Ned’s Dead
Sometime on the night of Wednesday, April 15, Ned the left-spiralling snail slid off this mortal coil. “He was inside his pāua-shell abode when he passed,” says illustrator Giselle Clarkson, who had been Ned’s gentle keeper since finding him in her Wairarapa garden in August 2025. “That’s where he slept every day.”
Ned had a pampered life with Clarkson, cruising a terrarium in her lounge with two right-spiralling snail buddies, plus an assortment of slaters, beetles and a spider. Clarkson spritzed them with water every day, and brought greens from her garden. Shortly before he died, she says, Ned had eaten some cucumber, some carrot, and some French beans. “Boy, he loved his French beans.”
Here’s the thing about Ned: his shell coiled left, putting him at odds with almost every other snail on the planet. He was a sinistral, entirely flipped, a one-in-40,000 find. The arrangement of his organs* meant mating was going to be all but impossible without another leftie. New Zealand Geographic asked readers to help us find such a mate. Then the BBC called, and everyone else: CNN, AP News, the Washington Post, Smithsonian Magazine, the Irish Examiner, the Guardian, Der Spiegel. Ned even made an international Nature newsletter.
Clarkson gave so many interviews that her second thought, the moment she found Ned dead, was, “Oh my god, please tell me I don’t have to talk to the BBC about this.” Her first? “It was a bit sooner than I expected. I just thought I had longer.”

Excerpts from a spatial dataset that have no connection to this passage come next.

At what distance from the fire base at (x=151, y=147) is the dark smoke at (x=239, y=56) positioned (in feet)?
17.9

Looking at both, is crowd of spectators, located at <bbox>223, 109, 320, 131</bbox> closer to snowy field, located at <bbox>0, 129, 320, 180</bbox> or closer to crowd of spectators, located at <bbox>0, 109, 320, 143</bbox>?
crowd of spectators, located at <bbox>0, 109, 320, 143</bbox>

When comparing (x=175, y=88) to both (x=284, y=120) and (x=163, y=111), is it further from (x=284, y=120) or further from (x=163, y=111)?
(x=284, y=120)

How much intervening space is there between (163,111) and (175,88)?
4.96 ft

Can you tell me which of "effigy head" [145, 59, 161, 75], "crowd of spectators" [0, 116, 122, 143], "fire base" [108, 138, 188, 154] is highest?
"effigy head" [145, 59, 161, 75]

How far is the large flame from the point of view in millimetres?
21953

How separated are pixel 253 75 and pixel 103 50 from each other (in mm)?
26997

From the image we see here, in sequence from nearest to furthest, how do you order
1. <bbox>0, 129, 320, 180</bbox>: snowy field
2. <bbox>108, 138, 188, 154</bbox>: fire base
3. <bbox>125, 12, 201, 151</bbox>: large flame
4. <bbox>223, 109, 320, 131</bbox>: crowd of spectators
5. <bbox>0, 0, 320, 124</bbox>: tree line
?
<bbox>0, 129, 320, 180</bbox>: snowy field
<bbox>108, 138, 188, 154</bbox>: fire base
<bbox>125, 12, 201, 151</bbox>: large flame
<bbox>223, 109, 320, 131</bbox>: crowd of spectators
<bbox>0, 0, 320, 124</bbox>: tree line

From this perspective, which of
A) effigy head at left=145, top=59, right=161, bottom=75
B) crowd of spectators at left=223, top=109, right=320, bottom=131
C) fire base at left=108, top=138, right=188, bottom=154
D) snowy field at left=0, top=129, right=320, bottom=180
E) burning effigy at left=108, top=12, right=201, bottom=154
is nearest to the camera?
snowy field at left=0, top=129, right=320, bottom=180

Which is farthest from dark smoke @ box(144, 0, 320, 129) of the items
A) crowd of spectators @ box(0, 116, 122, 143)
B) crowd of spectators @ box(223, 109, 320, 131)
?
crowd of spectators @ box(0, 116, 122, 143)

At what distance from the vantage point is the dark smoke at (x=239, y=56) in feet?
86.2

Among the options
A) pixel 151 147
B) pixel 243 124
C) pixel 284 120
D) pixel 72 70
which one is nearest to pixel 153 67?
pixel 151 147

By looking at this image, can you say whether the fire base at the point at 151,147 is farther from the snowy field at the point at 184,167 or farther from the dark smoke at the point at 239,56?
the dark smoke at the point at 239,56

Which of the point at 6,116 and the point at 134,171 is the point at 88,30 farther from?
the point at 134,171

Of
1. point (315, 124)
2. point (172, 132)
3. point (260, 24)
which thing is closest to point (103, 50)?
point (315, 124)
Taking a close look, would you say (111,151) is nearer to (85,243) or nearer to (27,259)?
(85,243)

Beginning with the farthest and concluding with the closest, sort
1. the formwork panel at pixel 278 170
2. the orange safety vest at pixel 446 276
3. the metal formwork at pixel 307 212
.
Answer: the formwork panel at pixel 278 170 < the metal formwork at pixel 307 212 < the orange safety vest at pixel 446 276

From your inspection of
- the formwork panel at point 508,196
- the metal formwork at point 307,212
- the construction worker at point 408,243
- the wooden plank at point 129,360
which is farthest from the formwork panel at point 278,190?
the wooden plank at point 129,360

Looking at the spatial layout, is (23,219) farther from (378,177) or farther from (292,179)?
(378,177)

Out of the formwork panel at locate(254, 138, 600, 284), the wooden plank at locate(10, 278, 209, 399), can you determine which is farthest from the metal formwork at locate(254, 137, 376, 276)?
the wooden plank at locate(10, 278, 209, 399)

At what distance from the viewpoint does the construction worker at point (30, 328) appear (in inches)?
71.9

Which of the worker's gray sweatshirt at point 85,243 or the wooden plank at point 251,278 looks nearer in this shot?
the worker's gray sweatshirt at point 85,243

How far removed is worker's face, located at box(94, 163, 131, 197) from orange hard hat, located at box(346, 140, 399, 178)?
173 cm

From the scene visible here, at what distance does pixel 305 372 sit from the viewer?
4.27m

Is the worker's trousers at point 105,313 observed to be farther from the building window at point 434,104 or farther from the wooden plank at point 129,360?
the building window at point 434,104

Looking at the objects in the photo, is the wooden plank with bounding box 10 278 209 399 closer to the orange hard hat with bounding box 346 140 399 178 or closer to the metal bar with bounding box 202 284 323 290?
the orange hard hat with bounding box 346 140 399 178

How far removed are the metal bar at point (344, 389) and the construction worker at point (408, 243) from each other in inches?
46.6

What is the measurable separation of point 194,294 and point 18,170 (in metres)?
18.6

While he leaves no progeny, Clarkson hopes that Ned’s short life may have lit a lasting spark: “I just want people to look, and notice, and be gentle and inquisitive with what’s around them.”
On the day of Ned’s death, out of respect, she did not chuck any snails she found in her veggie garden to the chooks. She has freed his friends. “They had it good for a long time, for a couple of righties.” And Ned? His earthly remains are still in the terrarium, closely attended by the slaters, centipedes and springtails. Clarkson hopes they will eat his flesh, leaving her a shell to take pride of place in her collection of curios. “I’ll keep Ned in my cabinet, and in my heart, forever.”
Ned’s cause of death is unconfirmed, and Clarkson begs for privacy at this time.